A candidate vaccine delivered though a thumbnail-sized patch studded with microneedles could help address the coronavirus disease 2019 (COVID-19) pandemic. NIAID-funded scientists at University of Pittsburgh School of Medicine tested the vaccine delivery device in mice and published the results April 2 in The Lancet journal EBioMedicine.

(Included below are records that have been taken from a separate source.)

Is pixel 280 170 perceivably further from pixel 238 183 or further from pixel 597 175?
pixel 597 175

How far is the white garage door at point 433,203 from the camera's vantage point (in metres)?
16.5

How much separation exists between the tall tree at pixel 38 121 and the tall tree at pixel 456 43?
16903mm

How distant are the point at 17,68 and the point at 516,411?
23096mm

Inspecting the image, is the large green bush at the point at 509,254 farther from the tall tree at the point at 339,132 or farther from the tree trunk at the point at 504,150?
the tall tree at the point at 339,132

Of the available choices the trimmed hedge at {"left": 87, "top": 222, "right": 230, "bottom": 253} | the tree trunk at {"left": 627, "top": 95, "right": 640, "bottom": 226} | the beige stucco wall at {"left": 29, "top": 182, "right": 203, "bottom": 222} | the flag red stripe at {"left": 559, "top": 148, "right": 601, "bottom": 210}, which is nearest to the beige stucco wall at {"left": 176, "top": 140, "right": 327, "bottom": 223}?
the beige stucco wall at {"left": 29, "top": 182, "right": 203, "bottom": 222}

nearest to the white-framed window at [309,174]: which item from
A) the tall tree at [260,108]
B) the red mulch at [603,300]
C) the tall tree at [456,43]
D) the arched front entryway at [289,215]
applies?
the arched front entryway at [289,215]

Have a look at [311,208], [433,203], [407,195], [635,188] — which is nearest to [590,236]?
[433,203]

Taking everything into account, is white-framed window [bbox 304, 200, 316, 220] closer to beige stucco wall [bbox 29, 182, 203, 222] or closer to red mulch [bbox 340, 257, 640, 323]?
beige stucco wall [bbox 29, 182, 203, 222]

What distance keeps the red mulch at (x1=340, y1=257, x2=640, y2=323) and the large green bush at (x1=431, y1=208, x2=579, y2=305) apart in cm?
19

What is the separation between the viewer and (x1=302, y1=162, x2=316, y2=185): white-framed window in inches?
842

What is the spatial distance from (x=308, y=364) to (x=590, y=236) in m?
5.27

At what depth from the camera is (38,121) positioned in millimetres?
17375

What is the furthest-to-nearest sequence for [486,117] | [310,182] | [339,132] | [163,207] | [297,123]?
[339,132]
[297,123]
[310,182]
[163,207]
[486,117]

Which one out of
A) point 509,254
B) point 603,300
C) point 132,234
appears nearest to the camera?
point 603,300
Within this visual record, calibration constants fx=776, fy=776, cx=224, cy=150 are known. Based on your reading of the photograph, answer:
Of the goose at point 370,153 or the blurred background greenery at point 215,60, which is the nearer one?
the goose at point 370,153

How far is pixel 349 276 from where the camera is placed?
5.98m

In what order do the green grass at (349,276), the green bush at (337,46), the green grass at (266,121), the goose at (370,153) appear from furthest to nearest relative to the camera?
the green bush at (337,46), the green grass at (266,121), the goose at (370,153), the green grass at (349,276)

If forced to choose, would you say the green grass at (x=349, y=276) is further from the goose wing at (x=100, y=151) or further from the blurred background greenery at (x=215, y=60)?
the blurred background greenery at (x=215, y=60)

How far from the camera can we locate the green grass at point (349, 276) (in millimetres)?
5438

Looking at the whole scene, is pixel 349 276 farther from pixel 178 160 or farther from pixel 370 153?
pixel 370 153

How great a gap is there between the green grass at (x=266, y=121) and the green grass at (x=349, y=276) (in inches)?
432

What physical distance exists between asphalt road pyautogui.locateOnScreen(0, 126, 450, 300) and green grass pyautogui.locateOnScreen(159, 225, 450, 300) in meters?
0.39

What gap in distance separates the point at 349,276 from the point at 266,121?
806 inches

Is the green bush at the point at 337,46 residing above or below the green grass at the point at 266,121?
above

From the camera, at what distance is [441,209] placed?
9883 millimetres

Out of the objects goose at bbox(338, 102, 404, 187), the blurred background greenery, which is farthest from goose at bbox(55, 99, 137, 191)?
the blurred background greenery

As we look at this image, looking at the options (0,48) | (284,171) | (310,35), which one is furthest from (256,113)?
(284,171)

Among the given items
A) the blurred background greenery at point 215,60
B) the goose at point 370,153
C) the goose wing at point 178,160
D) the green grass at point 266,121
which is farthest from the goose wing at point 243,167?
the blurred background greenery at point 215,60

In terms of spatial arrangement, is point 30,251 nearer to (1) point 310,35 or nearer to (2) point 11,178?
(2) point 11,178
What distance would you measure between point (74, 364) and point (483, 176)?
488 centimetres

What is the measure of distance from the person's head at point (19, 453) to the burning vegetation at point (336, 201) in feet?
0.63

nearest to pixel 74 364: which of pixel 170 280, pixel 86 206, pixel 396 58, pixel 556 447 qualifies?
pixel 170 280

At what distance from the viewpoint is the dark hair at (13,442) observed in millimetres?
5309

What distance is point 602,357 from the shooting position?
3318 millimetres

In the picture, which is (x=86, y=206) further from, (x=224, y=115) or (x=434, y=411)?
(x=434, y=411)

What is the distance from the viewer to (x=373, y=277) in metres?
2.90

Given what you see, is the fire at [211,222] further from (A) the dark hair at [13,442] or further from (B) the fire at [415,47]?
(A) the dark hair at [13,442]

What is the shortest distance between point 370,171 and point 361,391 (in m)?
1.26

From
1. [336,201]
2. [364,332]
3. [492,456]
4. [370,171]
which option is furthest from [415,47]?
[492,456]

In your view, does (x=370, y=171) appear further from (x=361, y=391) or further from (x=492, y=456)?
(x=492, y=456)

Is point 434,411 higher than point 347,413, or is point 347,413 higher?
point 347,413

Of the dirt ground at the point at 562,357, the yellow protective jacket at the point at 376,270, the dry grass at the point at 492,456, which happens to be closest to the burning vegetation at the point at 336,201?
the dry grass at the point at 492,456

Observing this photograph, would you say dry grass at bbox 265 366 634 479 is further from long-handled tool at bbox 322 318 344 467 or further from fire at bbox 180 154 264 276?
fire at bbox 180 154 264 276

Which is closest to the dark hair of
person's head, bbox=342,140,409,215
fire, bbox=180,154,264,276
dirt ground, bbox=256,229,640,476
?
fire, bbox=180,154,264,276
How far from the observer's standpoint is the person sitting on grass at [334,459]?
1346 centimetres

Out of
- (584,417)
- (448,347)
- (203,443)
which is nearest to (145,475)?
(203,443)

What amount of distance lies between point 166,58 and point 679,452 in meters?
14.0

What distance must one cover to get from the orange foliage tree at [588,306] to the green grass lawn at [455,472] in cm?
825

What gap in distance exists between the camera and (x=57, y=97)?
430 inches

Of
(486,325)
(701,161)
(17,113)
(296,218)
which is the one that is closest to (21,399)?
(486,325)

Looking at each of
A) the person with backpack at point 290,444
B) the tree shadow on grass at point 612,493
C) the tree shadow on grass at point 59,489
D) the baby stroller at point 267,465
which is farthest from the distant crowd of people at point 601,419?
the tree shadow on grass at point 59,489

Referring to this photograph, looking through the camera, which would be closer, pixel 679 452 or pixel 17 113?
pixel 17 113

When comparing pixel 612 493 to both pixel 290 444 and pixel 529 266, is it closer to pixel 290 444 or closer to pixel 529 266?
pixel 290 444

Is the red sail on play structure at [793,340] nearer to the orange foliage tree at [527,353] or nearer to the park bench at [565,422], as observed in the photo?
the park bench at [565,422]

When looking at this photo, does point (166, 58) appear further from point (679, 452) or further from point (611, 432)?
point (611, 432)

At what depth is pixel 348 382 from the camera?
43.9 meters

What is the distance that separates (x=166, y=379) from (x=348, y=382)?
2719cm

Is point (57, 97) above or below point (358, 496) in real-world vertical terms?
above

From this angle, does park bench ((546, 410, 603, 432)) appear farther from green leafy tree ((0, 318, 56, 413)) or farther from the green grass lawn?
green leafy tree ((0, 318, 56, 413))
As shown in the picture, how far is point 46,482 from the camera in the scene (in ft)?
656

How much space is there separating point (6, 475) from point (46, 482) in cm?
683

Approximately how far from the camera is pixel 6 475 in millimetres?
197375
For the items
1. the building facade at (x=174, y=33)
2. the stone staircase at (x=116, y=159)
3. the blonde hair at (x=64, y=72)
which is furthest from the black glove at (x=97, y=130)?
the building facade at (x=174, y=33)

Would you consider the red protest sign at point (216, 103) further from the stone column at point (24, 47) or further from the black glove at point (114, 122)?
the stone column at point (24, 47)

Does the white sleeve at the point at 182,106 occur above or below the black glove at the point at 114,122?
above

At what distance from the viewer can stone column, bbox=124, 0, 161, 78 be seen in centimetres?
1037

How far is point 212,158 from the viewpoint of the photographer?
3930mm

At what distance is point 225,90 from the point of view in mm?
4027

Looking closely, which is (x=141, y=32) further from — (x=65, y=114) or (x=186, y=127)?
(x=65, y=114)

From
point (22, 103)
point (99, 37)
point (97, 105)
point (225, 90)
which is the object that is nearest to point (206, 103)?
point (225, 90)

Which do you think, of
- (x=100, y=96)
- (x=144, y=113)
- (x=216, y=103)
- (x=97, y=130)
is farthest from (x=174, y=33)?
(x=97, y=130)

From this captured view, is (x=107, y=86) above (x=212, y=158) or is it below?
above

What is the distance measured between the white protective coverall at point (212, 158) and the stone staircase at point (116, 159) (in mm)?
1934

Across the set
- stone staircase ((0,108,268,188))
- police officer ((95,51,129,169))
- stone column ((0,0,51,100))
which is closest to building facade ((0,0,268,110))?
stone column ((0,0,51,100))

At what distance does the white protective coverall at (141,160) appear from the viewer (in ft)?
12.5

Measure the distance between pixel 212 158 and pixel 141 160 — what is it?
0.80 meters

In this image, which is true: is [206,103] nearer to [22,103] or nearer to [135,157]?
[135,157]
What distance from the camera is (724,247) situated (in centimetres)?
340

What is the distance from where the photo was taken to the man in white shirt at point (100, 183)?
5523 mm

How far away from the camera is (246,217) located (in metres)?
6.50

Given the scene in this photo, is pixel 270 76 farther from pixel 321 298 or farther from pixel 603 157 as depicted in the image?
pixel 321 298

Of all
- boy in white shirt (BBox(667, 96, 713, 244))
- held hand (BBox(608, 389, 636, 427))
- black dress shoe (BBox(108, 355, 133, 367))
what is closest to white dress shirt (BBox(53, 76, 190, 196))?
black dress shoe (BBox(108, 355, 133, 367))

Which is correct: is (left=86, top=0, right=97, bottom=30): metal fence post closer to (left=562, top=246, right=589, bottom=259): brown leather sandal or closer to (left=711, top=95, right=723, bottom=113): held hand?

Previous research on the coronaviruses that cause severe acute respiratory syndrome (SARS) and Middle East respiratory syndrome (MERS) by co-lead investigator Andrea Gambotto, M.D., and his colleagues laid the groundwork for the current investigation of the spike (S) protein of the novel coronavirus, SARS-CoV-2, which causes COVID-19.

The virus uses the S protein to enter cells and initiate infection. In response, the body eventually develops antibodies directed against SARS-CoV-2, and they help control and end the infection. Vaccination gives the immune system a “preview” of a virus or other disease-causing pathogen so that protective antibodies can be rapidly produced if a vaccinated person later encounters that pathogen. If vaccine-generated antibody and other immune responses are sufficiently robust, infection is prevented.

Vaccine implemented with a microneedle patch

The experimental Pittsburgh coronavirus vaccine, PittCoVacc, is made from parts of the virus S protein impregnated into 400 tiny needles on a small adhesive patch. Once attached, the microneedles, which are made of sugar, dissolve and deliver the viral protein directly to immune cells in the skin that are especially responsive to viral invaders.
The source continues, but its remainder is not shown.